429 S.W.2d 506 | Tex. Crim. App. | 1968

429 S.W.2d 506 (1968)

Louis James BENDAW, Appellant,
v.
The STATE of Texas, Appellee.

No. 41314.

Court of Criminal Appeals of Texas.

June 12, 1968.
Rehearing Denied July 24, 1968.

*507 D. B. Mason, Don Metcalfe, Dallas, (on appeal only by appointment), for appellant.

Henry Wade, Dist. Atty., Jim Ramsey, Douglas Mulder, Malcolm Dade, Kerry P. FitzGerald and Camille Elliott, Asst. Dist. Attys., Dallas, and Leon B. Douglas, State's Atty., Austin, for the State.

OPINION

DICE, Judge.

The conviction is for robbery; the punishment, twelve years.

Trial was before a jury, upon appellant's plea of guilty.

At the trial the injured party testified that on the date alleged the appellant did by assault and violence take from his person and possession and without his consent the sum of $47 in money.

Appellant, as a witness in his own behalf, admitted having committed the robbery but swore that he only took $5 in money from the injured party.
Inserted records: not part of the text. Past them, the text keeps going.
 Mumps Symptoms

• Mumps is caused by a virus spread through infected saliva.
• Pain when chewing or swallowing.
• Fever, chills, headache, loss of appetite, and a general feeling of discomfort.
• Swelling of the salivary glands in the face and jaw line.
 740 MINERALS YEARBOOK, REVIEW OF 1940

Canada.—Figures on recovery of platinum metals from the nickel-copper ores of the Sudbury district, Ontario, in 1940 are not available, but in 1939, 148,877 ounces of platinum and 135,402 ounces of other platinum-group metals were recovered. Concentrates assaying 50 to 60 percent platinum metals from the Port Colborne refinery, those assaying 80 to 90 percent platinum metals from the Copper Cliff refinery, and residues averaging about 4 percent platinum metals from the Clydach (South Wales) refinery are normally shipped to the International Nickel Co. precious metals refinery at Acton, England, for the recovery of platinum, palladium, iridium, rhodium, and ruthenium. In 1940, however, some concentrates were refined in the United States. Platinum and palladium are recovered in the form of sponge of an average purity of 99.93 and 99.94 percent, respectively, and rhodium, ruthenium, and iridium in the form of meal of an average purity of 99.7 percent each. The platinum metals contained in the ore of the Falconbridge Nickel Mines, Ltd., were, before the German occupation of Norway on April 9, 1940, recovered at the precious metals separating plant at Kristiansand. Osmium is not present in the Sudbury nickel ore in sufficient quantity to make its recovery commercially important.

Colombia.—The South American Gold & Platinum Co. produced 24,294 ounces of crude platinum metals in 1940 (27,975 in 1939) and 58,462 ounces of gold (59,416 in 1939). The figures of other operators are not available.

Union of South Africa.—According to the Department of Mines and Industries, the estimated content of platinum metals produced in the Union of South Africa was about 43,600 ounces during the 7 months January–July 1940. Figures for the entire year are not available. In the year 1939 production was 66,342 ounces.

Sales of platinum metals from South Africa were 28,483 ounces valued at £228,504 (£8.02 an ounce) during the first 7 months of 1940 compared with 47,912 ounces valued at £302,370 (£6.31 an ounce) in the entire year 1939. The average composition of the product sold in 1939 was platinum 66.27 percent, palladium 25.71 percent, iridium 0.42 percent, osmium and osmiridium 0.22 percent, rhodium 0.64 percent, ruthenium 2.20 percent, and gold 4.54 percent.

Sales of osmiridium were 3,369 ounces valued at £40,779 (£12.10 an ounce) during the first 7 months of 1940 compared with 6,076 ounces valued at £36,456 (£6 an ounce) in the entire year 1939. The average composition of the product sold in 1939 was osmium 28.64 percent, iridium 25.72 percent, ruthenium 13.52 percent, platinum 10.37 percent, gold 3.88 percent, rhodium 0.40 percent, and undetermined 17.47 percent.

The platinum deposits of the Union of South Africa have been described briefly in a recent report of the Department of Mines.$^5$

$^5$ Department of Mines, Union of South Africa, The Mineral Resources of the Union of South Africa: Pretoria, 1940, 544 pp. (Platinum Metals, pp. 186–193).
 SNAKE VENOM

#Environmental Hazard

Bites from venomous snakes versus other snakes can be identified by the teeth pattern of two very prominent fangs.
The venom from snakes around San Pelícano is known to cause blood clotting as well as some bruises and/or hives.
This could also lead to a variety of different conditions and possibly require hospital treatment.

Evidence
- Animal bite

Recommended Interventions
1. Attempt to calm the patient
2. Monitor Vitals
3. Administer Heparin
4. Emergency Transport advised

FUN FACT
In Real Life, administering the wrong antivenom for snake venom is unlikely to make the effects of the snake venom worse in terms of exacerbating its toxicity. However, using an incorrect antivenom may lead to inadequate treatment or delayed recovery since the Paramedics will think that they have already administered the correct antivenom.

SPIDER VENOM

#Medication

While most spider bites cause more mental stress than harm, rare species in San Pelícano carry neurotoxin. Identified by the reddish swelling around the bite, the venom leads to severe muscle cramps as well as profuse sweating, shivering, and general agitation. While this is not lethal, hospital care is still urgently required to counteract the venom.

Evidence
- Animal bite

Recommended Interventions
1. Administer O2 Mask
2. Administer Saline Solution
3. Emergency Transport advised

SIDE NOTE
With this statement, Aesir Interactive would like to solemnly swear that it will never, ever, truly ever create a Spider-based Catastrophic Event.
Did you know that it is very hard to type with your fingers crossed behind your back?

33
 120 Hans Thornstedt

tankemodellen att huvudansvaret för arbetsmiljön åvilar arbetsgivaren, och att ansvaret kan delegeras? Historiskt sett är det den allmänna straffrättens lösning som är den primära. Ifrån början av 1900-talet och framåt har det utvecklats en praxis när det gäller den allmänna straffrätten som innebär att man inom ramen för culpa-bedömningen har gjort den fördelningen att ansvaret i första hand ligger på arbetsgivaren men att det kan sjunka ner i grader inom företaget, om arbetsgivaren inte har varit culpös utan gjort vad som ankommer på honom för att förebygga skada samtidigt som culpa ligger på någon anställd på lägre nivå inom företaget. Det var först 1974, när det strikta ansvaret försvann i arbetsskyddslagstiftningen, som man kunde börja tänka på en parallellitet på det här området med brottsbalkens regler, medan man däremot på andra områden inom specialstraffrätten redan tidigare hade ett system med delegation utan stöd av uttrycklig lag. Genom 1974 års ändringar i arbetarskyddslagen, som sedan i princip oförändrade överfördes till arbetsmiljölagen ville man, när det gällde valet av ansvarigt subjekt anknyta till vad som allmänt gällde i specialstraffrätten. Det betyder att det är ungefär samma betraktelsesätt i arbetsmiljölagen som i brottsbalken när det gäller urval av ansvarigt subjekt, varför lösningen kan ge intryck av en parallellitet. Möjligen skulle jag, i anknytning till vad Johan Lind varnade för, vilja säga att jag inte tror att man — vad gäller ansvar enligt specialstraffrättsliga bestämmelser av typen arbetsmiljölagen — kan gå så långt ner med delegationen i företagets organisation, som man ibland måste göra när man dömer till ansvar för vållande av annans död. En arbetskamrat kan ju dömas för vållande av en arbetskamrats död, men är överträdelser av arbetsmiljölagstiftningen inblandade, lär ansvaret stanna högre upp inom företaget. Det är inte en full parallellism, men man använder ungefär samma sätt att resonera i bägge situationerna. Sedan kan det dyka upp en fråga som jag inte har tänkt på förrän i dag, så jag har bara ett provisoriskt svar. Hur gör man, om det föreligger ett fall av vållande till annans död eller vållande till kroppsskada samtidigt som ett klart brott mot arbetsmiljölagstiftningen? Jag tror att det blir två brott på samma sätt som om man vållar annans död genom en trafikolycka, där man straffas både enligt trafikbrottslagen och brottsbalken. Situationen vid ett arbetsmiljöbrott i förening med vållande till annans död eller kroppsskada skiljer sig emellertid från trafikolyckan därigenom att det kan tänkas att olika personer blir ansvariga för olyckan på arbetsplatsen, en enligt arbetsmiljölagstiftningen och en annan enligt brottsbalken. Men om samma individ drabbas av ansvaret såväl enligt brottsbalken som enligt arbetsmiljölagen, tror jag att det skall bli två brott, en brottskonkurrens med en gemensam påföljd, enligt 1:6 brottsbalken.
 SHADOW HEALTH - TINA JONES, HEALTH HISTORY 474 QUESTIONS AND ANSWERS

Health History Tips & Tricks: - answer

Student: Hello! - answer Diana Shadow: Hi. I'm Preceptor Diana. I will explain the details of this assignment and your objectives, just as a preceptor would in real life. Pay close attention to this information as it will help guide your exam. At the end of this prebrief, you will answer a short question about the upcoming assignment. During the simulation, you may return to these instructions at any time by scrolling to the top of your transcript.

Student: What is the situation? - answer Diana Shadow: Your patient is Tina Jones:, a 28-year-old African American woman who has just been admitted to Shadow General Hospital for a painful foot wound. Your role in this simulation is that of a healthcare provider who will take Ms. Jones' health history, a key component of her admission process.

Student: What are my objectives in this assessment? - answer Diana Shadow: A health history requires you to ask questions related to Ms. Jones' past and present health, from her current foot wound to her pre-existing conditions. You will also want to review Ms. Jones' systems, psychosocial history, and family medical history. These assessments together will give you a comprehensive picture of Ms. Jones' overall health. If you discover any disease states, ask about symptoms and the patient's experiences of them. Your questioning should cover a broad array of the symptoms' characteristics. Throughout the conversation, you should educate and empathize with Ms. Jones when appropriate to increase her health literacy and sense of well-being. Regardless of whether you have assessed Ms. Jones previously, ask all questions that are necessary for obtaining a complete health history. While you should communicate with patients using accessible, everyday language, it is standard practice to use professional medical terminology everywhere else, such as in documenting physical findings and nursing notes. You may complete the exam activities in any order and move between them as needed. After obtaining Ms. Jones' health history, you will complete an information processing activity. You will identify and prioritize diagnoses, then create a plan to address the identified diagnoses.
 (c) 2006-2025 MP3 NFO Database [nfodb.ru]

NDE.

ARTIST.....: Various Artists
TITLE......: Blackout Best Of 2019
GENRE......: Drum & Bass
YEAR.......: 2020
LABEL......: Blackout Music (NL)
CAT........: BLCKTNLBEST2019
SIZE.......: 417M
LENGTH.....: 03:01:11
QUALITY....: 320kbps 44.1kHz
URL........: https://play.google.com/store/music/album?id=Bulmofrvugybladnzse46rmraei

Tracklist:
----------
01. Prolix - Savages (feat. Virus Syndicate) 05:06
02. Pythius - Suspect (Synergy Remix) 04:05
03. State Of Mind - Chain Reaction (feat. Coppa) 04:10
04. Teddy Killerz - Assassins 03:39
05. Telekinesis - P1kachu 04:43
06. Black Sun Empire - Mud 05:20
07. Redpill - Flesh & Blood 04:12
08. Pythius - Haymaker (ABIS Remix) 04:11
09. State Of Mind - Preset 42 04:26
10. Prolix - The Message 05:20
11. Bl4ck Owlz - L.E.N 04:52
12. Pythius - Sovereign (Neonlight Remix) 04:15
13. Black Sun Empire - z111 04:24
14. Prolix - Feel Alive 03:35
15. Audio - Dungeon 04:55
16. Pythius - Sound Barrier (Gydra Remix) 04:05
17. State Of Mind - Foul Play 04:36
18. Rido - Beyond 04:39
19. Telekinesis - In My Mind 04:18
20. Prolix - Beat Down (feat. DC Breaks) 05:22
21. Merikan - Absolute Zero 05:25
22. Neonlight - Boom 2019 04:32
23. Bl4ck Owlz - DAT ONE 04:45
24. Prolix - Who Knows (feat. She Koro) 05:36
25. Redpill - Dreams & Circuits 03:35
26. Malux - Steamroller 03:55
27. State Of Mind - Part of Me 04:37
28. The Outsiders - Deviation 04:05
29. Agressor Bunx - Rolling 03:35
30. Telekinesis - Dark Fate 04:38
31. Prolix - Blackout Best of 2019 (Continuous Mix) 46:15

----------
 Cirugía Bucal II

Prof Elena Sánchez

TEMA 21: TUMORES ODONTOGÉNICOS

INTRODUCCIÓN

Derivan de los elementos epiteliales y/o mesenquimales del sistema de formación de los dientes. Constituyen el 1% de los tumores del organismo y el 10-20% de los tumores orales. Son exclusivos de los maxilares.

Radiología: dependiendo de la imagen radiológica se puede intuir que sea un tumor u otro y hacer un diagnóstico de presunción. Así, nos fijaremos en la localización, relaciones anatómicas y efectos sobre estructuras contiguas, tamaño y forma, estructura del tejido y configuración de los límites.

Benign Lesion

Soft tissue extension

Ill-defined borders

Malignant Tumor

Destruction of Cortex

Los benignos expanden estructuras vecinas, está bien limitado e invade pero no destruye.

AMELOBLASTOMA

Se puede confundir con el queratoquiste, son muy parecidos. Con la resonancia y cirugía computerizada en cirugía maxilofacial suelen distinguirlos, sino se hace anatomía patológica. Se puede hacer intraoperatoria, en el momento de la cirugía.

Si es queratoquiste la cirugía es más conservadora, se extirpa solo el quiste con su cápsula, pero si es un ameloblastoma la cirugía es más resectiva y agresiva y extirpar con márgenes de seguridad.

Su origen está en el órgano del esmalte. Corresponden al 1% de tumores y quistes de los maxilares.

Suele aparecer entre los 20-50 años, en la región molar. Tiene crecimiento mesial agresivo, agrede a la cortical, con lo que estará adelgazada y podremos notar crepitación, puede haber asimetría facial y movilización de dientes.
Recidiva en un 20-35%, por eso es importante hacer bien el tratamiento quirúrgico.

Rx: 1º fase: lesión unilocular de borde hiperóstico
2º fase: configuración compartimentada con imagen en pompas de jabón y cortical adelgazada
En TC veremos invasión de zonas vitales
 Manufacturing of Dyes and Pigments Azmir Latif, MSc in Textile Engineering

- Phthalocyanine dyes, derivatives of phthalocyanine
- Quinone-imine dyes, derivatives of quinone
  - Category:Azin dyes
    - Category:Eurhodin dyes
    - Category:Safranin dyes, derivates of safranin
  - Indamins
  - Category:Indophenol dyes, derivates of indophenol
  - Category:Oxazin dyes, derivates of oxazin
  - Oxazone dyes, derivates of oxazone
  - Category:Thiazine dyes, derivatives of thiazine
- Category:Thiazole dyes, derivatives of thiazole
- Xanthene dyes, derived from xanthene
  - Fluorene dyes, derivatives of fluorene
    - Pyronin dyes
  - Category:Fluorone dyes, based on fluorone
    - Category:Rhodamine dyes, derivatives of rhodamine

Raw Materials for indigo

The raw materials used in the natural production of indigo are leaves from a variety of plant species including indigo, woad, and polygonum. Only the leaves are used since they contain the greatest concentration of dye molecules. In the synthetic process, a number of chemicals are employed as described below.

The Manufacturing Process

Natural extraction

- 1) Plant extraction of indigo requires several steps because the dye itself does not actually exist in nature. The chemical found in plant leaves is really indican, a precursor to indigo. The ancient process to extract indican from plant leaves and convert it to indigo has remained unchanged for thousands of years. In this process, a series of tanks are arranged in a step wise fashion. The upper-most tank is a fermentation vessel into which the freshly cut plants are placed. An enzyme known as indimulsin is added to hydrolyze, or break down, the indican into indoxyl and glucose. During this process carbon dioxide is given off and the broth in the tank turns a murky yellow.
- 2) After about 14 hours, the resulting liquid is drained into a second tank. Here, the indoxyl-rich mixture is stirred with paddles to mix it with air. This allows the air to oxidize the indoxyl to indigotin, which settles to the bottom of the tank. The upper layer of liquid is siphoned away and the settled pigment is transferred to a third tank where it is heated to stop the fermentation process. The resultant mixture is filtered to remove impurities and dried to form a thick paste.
Appellant also gave testimony in support of his application for probation, which the jury refused to recommend in their verdict.

One ground of error is urged by appellant in his brief filed with the clerk of the trial court—which is that the court erred in permitting Officer Benefield to relate a statement made by appellant while under arrest when he had not been advised of his constitutional rights to remain silent. Miranda v. State of Arizona, 384 U.S. 436, 86 S. Ct. 1602, 16 L. Ed. 2d 694, by the Supreme Court of the United States, is cited and relied upon by appellant in support of his contention.

The ground of error is predicated upon the court's action in permitting Officer Benefield to testify that when he went to appellant's home and asked him if he committed the robbery the appellant replied that he did not and that "he didn't know anything about it." It was shown by both the voir dire and direct examination of the officer that at the time appellant made the statement to him he was not under arrest nor had he been warned of his constitutional rights. Later he was placed under arrest and warned.

Under the facts, Miranda v. State of Arizona, supra, is not applicable, as it appears that the statements made by appellant to the officer were not given as the result of custodial interrogation while under arrest. Newhouse v. State, Tex.Cr. App., 420 S.W.2d 729.

If, as contended by appellant, Miranda v. State of Arizona were applicable, there was no injury to appellant, as his statement was purely exculpatory.

Appellant's plea of guilty was an admission of all facts necessary to establish *508 his guilt, and the evidence offered by the state was for the jury's benefit in fixing punishment. Miller v. State, Tex.Cr. App., 412 S.W.2d 650. We do not agree that the admission in evidence of appellant's exculpatory statements would prejudice the jury against him in fixing the punishment.

Further, in his own testimony, appellant testified without objection on cross-examination that in his conversation with the officer he denied knowing anything about the robbery. Having testified to substantially the same facts, appellant is in no position to urge as reversible error the admission of Officer Benefield's testimony. McFarlane v. State, 160 Tex. Crim. 340, 269 S.W.2d 389; Duhart v. State, 167 Tex.Cr. R. 150, 319 S.W.2d 109.

The ground of error is overruled.

The judgment is affirmed.

CONCURRING OPINION

ONION, Judge.

I concur in the results reached by the majority, but I must take exception to that portion of the majority's opinion which reads:

"If, as contended by appellant, Miranda v. State of Arizona were applicable, there was no injury to appellant, as his statement was purely exculpatory."

Miranda teaches that "[t]he privilege against self-incrimination protects the individual from being compelled to incriminate himself in any manner; it does not distinguish degrees of incrimination. Similarly, for precisely the same reason, no distinction may be drawn between inculpatory statements and statements alleged to be merely `exculpatory.' If a statement made were in fact truly exculpatory it would, of course, never be used by the prosecution. In fact, statements merely intended to be exculpatory by the defendant are often used to impeach his testimony at trial or to demonstrate untruths in the statement given under interrogation and thus to prove guilt by implication. These statements are incriminating in any meaningful sense of the word and may not be used without the full warnings and effective waiver required for any other statement." See also Terry v. State, Tex.Cr.App., 420 S.W.2d 945.

MORRISON, J., joins in this concurrence.